983 F2d 1087 Petty v. Merit Systems Protection Board

983 F.2d 1087

Ben PETTY, Jr., Petitioner,
v.
MERIT SYSTEMS PROTECTION BOARD, Respondent.

No. 92-3476.

United States Court of Appeals, Federal Circuit.

Nov. 12, 1992.

NOTICE: Federal Circuit Local Rule 47.8(b) states that opinions and orders which are designated as not citable as precedent shall not be employed or cited as precedent. This does not preclude assertion of issues of claim preclusion, issue preclusion, judicial estoppel, law of the case or the like based on a decision of the Court rendered in a nonprecedential opinion or order.
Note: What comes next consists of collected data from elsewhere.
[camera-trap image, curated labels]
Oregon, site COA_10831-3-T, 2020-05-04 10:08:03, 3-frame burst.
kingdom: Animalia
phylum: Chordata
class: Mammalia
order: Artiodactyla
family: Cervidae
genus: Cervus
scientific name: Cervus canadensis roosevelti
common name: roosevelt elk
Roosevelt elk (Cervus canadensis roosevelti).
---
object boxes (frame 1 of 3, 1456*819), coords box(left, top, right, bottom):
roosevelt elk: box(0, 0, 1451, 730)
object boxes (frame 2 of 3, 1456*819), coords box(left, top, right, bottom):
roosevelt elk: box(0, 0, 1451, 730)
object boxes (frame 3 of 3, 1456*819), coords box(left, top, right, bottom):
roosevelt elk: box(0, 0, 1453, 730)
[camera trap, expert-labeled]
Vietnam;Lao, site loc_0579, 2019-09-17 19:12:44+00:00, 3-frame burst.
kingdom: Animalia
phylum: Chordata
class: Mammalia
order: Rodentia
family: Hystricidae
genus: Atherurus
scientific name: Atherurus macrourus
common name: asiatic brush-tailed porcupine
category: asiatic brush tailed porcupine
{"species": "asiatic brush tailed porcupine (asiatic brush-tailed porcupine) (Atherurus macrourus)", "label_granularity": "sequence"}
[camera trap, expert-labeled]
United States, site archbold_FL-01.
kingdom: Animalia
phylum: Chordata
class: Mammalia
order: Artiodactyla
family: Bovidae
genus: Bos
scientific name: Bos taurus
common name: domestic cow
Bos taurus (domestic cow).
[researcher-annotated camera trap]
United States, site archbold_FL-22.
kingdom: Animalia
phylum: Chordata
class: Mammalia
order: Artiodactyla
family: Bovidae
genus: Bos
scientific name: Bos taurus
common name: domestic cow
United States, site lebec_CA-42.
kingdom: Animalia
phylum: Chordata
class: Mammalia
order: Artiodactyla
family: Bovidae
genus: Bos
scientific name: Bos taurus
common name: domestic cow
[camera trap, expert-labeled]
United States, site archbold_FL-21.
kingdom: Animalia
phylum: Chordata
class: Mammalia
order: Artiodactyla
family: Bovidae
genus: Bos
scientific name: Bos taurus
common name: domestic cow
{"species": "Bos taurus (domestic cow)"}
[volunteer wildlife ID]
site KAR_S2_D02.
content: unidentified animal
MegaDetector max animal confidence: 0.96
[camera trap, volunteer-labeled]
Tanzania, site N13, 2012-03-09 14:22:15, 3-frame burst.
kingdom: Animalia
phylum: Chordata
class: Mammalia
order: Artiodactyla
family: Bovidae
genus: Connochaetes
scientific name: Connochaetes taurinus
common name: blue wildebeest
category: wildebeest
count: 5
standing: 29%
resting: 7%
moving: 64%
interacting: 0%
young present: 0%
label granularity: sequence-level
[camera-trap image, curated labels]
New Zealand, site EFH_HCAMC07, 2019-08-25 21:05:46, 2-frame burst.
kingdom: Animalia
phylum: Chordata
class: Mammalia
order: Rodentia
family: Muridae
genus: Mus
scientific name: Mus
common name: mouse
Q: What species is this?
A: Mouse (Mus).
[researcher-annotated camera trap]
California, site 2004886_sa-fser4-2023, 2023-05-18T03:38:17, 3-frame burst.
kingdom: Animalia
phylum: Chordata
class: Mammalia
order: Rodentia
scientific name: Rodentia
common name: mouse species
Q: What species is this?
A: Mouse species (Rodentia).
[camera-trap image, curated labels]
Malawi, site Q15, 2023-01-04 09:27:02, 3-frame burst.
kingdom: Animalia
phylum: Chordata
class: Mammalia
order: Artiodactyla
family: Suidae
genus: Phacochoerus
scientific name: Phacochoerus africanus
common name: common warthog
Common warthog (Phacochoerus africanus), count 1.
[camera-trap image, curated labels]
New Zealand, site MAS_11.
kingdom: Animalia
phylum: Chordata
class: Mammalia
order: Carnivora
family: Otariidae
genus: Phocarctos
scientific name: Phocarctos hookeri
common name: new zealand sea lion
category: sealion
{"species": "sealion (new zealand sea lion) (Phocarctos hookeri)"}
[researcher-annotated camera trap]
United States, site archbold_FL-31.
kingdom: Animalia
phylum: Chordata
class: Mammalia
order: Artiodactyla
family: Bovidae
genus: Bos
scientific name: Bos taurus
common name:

Before PAULINE NEWMAN, MICHEL and CLEVENGER, Circuit Judges.

PER CURIAM.

1

Ben Petty, Jr., appeals from a decision of the Merit Systems Protection Board, Docket No. SL0752920164I-1, that his claim of discrimination is barred by the doctrine of res judicata. We affirm the decision of the Board.

DISCUSSION

2

Petitioner was removed from his position of City Letter Carrier by the United States Postal Service on December 28, 1990. He timely appealed the decision of the Postal Service to the Merit Systems Protection Board. The Administrative Judge affirmed the agency's action in an Initial Decision dated April 26, 1991. At that time Mr. Petty was notified that the Initial Decision would become the final decision of the Board unless he filed a petition for review by May 31, 1991. Petitioner failed to request review by that time.

3

On December 30, 1991, Petitioner filed a second appeal with the Board challenging the same removal action that was the subject of the first appeal and asserting that his discrimination claim had not been addressed in the first appeal. The Administrative Judge, reviewing the prior appeal, found that the discrimination claim had been addressed and, in an Initial Decision dated February 25, 1992, dismissed the appeal as res judicata. On June 3, 1992, the Board denied Mr. Petty's petition for review of the Initial Decision. He then petitioned this Court for review.

4

Res judicata, Latin for "the thing has been decided", developed in the law to prevent the re-litigation of an issue or claim that has already had its day in court. By affording a claimant only one opportunity to obtain redress, the doctrine conserves the resources of the judicial system and prevents the defendant from being harassed by repeated lawsuits asserting the same claim. Although this Court does not review discrimination claims on the merits, res judicata is a threshold question which we will decide. See, e.g., Hill v. Department of the Air Force, 796 F.2d 1469 (Fed.Cir.1986).

5

The Initial Decision of April 26, 1991, shows that Mr. Petty raised the issue of discrimination in his first appeal, and that the Administrative Judge found that he had failed to prove his case. Having failed to timely seek further review of that decision, it can not now be challenged. Nor can Mr. Petty's discrimination claims be litigated anew before the Board.